Among over 50 mutations of SLC25A13 described , the 851del4 (mutation I) and IVS11+1G>A (mutation II) are the most frequent mutations described among Japanese affected population, accounting for 70% of the mutant alleles, and 851del4 is the most frequent in Chinese [8, 20]. The other common mutations were 1638ins23, S255X, and IVS6+5G>A . There is no doubt about the pathogenicity of the mutations 851del4, IVS16ins3kb, and c.1638-1660dup because these mutations have been identified multiple times in East Asian affected population although, functional data is quite limited.
The pathogenicity of the novel p.M1? variant is uncertain. With the absence of the original initiation start codon, the first AUG codon is located at nt 71-73 leading to translation of a non functional short polypeptide of 21 amino acids and possible degradation of the mutant mRNA through a nonsense-mediated mRNA decay mechanism . Whether or not this particular allele has deleterious effect on AGC2 function, it remains to be elucidated. The p.R605Q mutation occurs at a conserved amino acid position of SLC25A13 (AGC2) and SLC25A12 (aralar) across various species (AGC2: cow, chicken, mouse, rat, chimpanzee, horse; aralar: human, monkey, macaque, dog, mouse); although possibly be deleterious, its pathogenicity remains to be proven.
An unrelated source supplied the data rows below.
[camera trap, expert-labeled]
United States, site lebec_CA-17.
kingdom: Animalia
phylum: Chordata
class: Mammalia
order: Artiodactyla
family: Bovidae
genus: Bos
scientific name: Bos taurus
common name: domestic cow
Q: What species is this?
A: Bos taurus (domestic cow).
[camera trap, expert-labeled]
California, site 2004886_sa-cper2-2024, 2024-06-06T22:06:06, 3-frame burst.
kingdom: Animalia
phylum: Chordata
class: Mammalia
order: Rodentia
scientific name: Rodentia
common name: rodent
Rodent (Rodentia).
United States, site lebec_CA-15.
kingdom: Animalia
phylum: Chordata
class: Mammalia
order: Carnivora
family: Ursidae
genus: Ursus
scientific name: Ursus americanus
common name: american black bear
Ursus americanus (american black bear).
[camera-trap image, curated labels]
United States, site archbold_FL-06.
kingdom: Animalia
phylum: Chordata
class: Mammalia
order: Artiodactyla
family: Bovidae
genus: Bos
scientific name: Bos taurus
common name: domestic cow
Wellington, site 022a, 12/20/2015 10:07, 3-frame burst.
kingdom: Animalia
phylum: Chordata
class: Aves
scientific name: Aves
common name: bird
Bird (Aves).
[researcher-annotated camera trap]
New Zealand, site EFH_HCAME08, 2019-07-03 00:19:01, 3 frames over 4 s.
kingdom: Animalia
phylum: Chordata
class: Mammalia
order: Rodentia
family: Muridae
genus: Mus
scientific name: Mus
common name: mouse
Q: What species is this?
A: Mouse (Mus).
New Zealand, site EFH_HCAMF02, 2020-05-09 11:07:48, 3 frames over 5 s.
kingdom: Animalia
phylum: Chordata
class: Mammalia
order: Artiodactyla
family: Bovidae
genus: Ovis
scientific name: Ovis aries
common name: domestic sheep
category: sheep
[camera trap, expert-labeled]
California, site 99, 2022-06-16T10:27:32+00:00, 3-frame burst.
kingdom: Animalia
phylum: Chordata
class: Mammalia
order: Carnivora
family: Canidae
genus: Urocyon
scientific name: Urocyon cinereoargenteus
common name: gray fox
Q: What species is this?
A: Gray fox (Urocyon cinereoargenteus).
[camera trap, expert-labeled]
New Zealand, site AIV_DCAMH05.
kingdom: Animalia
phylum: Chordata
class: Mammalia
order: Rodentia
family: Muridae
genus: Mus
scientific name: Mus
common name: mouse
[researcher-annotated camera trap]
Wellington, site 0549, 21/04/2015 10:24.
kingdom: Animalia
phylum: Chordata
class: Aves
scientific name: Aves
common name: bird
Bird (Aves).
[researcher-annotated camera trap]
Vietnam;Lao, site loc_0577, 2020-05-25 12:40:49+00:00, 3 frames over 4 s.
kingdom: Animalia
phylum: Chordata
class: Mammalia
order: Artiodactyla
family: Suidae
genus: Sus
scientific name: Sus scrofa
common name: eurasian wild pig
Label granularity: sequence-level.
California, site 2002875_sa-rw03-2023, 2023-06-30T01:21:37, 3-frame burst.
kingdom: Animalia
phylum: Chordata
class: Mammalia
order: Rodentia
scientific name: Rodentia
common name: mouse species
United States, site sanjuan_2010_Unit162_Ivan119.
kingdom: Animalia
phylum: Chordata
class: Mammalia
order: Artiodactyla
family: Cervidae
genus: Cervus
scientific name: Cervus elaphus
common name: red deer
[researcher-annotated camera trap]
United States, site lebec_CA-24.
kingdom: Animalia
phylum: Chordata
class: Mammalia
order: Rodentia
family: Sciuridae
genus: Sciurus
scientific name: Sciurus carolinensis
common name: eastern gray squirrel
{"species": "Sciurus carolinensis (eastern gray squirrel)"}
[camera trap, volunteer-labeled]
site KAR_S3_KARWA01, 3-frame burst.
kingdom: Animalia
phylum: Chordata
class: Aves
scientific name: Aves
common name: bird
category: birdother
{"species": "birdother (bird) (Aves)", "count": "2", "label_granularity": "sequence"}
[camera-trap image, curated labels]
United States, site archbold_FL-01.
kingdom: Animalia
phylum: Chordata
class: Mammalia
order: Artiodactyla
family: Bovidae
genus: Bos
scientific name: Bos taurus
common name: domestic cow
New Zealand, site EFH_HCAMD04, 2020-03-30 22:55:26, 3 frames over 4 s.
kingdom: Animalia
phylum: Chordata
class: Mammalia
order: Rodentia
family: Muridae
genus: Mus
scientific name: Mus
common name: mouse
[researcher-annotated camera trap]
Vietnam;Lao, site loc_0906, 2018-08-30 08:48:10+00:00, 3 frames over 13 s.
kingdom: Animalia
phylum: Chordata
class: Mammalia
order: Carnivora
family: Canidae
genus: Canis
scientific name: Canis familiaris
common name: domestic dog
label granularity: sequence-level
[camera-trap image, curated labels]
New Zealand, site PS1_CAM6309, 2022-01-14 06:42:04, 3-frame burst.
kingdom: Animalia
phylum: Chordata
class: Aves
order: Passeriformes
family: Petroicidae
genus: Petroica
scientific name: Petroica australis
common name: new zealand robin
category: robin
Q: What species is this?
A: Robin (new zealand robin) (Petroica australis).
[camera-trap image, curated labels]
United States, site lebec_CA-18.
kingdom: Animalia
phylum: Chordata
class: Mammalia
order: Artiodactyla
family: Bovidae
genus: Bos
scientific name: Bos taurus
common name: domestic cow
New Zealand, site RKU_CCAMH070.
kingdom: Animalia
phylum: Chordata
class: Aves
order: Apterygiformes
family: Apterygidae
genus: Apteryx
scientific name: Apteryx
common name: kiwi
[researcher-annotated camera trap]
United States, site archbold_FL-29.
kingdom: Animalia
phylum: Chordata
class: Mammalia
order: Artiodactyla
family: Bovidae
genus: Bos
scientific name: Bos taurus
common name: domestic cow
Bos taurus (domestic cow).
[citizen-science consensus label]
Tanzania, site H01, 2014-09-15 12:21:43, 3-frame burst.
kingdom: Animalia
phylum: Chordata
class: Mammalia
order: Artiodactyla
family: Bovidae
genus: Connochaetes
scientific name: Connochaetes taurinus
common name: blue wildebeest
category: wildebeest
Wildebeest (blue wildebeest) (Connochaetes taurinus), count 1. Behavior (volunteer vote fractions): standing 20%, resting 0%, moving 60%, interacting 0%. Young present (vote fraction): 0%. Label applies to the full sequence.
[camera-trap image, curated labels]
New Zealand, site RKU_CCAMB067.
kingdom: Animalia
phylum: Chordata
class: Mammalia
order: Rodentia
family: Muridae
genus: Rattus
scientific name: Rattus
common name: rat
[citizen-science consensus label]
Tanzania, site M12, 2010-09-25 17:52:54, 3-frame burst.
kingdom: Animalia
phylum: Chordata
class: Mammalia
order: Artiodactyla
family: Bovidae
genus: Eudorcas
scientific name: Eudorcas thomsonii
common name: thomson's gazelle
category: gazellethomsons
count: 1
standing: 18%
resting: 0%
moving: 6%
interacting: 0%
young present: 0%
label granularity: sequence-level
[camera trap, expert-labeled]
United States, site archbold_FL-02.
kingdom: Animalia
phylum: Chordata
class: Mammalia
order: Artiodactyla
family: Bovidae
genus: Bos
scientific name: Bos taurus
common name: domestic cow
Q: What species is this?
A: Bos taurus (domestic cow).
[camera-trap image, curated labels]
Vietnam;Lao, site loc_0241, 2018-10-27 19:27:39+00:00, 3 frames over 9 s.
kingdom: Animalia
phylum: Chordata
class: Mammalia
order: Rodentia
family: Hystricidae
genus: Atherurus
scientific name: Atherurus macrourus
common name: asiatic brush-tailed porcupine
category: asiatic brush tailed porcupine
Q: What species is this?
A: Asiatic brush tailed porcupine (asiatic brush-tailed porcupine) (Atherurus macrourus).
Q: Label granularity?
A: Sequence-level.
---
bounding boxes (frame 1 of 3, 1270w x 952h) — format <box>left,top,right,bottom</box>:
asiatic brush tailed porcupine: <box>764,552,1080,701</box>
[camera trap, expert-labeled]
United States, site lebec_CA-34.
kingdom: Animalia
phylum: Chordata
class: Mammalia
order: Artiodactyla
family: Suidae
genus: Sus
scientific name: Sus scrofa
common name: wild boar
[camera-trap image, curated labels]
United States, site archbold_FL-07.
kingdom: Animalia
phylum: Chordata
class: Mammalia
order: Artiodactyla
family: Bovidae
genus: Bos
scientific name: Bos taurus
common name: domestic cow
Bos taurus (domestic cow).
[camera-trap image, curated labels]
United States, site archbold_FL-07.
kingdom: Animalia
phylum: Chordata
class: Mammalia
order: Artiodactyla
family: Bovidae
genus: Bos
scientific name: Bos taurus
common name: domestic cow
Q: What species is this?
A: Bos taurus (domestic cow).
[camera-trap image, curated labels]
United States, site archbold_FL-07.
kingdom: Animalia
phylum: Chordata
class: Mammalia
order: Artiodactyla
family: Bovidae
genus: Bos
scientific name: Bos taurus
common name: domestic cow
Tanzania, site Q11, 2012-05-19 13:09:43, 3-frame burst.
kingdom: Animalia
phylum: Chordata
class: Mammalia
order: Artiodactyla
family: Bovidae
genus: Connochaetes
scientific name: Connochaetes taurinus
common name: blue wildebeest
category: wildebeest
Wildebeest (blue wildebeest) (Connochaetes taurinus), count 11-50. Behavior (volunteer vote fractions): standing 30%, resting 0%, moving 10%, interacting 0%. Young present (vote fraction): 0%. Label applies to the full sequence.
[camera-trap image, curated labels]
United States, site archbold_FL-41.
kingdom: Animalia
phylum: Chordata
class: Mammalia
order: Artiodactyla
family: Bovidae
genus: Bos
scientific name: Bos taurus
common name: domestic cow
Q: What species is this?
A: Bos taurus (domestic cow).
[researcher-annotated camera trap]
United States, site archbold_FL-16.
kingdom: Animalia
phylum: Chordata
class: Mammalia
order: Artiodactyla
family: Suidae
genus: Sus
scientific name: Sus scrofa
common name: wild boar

When comparing with the non-NICCD cases, the NICCD patients had significantly higher ALP and lower ALT levels, higher citrulline concentration and threonine/serine ratio, supporting previous studies [9, 11, 30]. The AST/ALT ratio seemed higher in NICCD group, but was not statistically significant. Failure to thrive was a presenting feature in 37-50% of NICCD patients, but not found in our cohort [11, 12]. NICCD cannot be excluded on the basis of normal PAA profiles, as evidenced in Patients-3. Liver histology was not always diagnostic for NICCD. The characteristic histology of NICCD including cholestatsis and fatty change [10, 11, 31, 32] was found in two cases in this study. Bile duct paucity, an uncommon finding in NICCD which has been demonstrated in one report  was found in one patient (Patient 2). His clinical manifestations were moderately severe with cholestatic jaundice, coagulopathy, galactosuria and jaundice resolved at 6 months of age. Fatty liver was found in a non-NICCD patient (Patient 10) who had jaundice since 1 month and the jaundice resolved by 3 months without identified other metabolic liver diseases. Another non-NICCD case, Patient 11, had markedly high ALP and AFP (1935 and >60,500 respectively, shown in Table 2). Her jaundice started at 1 month and resolved at 6 months of age, and her liver histology was the feature of INH. Of note, Patients 10 and Patient 11 could have NICCD but with unidentifiable mutation(s).
There were limitations of the present study. Firstly, using the panethnic incidence of infantile cholestasis for the estimation of the prevalence of NICCD among Thai infants raises concern on the precision of the predicted prevalence. It would be more reliable to use prevalence of infantile cholestasis among Thai population; however, such data does not exist. Secondly, the prevalence of NICCD obtained by calculation from manifesting infants may be underestimated because AGC2 deficiency is a disease with incomplete penetrance. Thirdly, large deletion and/or insertion could be missed by PCR-direct sequencing. Fourthly, the lack of functional analysis to support the pathologic significance of novel SLC25A13 variants identified in the present study leads to inconclusive data of some patients (Patients 6 and 7). Existing system for functional analysis of AGC2 protein is complicated and difficult to conduct . New method of functional analyses of AGC2 mutation is needed to provide more insight into SLC25A13 variants.